How Four St. Louis Power Couples Are Making Love Work -- In and Out of the Kitchen

Feb 3, 2016 at 1:00 am
How Four St. Louis Power Couples Are Making Love Work -- In and Out of the Kitchen
COVER BY A.H. TURNER

Page 4 of 4

Pierce Powers and Lona Luo are raising Jane, 13, and Daniel, 3, as well as running Lona's Lil Eats. - PHOTO BY JENNIFER SILVERBERG
PHOTO BY JENNIFER SILVERBERG
Pierce Powers and Lona Luo are raising Jane, 13, and Daniel, 3, as well as running Lona's Lil Eats.

Pierce Powers and Lona Luo

“When I first saw Lona I lost my breath.” – Pierce Powers

It sounds like a dating nightmare right out of a women’s magazine –- when Pierce Powers first took out Lona Luo, he ran out of money and she had to pay for their food. But that apparent misstep is actually what sealed the deal.

Luo, who grew up in a remote village on the southwestern frontier of China’s Yunnan province, was apprehensive of dating the American Powers, precisely because she was concerned that he was wealthy.

“I didn’t know what kind of social class he came from and I was scared to date rich people,” Luo explains. “I am from a really poor area and it’s embarrassing to show where I am from and how poor my family is. But when I went out with him, I realized he was really simple.”

Powers’ and Luo’s love story is as unlikely as any.
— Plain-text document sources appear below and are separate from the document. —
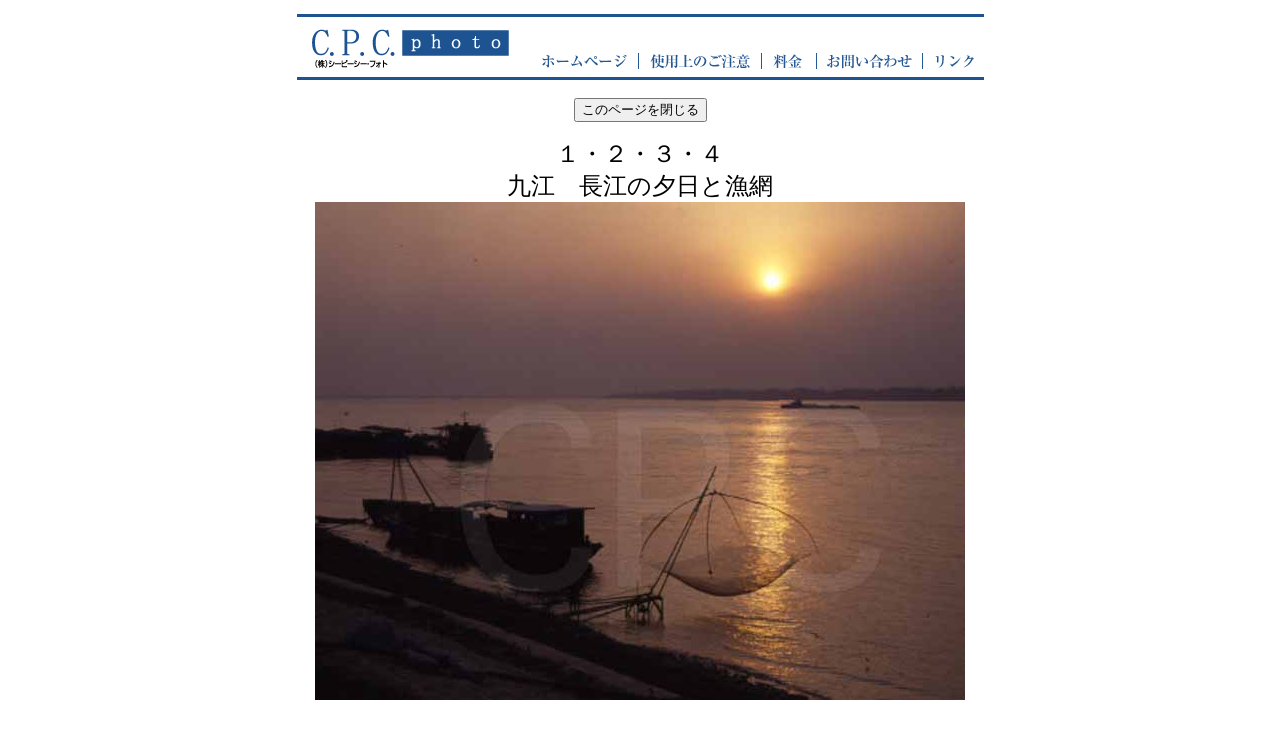

--- FILE ---
content_type: text/html
request_url: http://cpcjapan.com/china/geography/river/cyouko/photo2/kousei_kyuko_004.html
body_size: 2964
content:
<!DOCTYPE HTML PUBLIC "-//W3C//DTD HTML 4.01 Transitional//EN">
<HTML>
<HEAD>
<META name="GENERATOR" content="IBM WebSphere Studio Homepage Builder Version 11.0.0.0 for Windows">
<META http-equiv="Content-Type" content="text/html; charset=UTF-8">
<META http-equiv="Content-Style-Type" content="text/css">
<TITLE>長江の写真なら、ストックフォトのシーピーシー・フォト</TITLE>
</HEAD>
<BODY>
<TABLE border="0" align="center">
  <tr>
    <TD width="58" colspan="10"></TD>
  <TR>
    <TD colspan="10" bgcolor="#1d5391" height="3"></TD>
  </TR><TR>
    <TD colspan="9"><IMG src="Logo_small.gif" width="233" height="54" border="0"></TD>
    <TD width="385" valign="bottom">
    <TABLE width="400" style="text-align : center;" align="right">
      <COL span="1" valign="bottom" align="right">
      <TBODY>
        <TR>
          <TD style="text-align : center;" align="center"><A href="../../../../../index.html"><IMG src="Home_1.gif" width="94" height="20" border="0"></A></TD>
          <TD style="text-align : center;" align="center"><IMG src="line_1.gif" width="5" height="20" border="0"></TD>
          <TD style="text-align : center;" align="center"><A href="../../../../../agree.html"><IMG src="Attension_1.gif" width="110" height="20" border="0"></A></TD>
          <TD style="text-align : center;" align="center"><IMG src="line_1.gif" width="5" height="20" border="0"></TD>
          <TD><A href="../../../../../price.html"><IMG src="Fare_1.gif" width="42" height="20" border="0"></A></TD>
          <TD><IMG src="line_1.gif" width="5" height="20" border="0"></TD>
          <TD><A href="../../../../../ORDER/order.html"><IMG src="Inquire_1.gif" width="93" height="20" border="0"></A></TD>
          <TD><IMG src="line_1.gif" width="5" height="20" border="0"></TD>
          <TD><A href="../../../../../link.html"><IMG src="Link_1.gif" width="51" height="20" border="0"></A></TD>
        </TR>
      </TBODY>
    </TABLE>
    </TD>
  </TR><TR>
    <TD colspan="10" bgcolor="#1d5391" height="3"></TD>
  </TR><TR>
    <TD colspan="10" height="14"></TD>
  
</TABLE>
<DIV align="center"><SCRIPT language="JavaScript">
<!--
document.write('<FORM>');
document.write('<INPUT TYPE="button" VALUE="このページを閉じる" onClick="window.close()"><BR>');
document.write('</FORM>');
//-->
</SCRIPT></DIV>
<P align="center"><font size="+2">１・２・３・４<BR>
九江　長江の夕日と漁網<BR>
</font><IMG src="kousei_kyuko_004.jpg" width="650" height="498" border="0"></P>
<TABLE border="0" align="center">
  <TR>
  
</TABLE>
<P align="center"><FONT color="#000080">サンプルのため解像度は落としてあります<BR>
写真についてはお気軽に問い合わせください</FONT><BR>
<BR>
<SMALL>掲載されている画像を無断で使用することはお断りいたします。
<BR>
      (C) CPC Photo 2007. All rights reserved.</SMALL></P>
<TABLE border="0" align="center">
  <TR>
  
</TABLE>
</BODY>
</HTML>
The first in her family to read and write, Luo left home to work in a Japanese restaurant at a swanky resort in Yunnan’s capital, Kunming. Powers, who is from St. Louis, had moved to China to teach English and found himself assigned to her resort to train the staff.

He didn’t think about dating when he was there because of overwhelming cultural differences. Then he met Luo and everything changed.

“When I first saw her I lost my breath,” says Powers. “My first impression of Lona –- she had this stride and this diva essence that was just crazy. Everyone sees that in her. She is the kind of woman who loves to compete with alpha men. When we go hunting she just schools all the hillbillies with a knife when she cuts up a deer. They ask her for help. She’s just tough. When I met her it was like I met the matriarch that every male wants.”

Luo was equally interested in Powers, but for a different reason – he could take down an entire pot of her soup. “When I left to go to work, I had a big pot left and he finished the whole thing,” she recalls. “I was like, ‘Oh wow, this is my future man.’ I just wanted him to eat everything and enjoy the food I cooked.”

Powers and Luo married in her village and moved to the United States after she became pregnant. Luo’s friends discouraged her from taking such a leap. She wouldn’t be able to make it, they said, because of her lack of education and language skills. To prove them wrong, she got a job waiting tables less than two weeks after moving to the U.S.

“We are super different,” Powers acknowledges. “I’m like super emotional and a social worker, and she’s like, ‘Pull yourself up by your bootstraps –- that’s how I roll.’ She’s got the mentality that if she doesn’t know how to do something, she’ll figure it out.”

One thing Luo figured out how to do – with Powers at her side –- is to cook food that has St. Louis lining up for more. After selling dumplings from a food stall at Soulard Market, the pair opened their fast-casual restaurant, Lona’s Lil Eats, in Fox Park in 2014.

Though labeled as Chinese, the restaurant’s flavors, straight from Luo’s village, are unlike any other Asian restaurant in town. And the neighborhood had never previously been a dining destination. Still, the critics swooned, and the restaurant is packed just about every night.

Powers runs the front of the house and leaves the cooking to Luo, an arrangement they credit with keeping them sane –- most of the time. The stresses of running a restaurant, they acknowledge, can sometimes take a toll.

“It’s really hard,” Powers says. “Doing business together has actually been good for our relationship, though. When we are struggling it brings us closer. When we don’t have that it gets more difficult. Working together is both the toughest and the most rewarding thing.”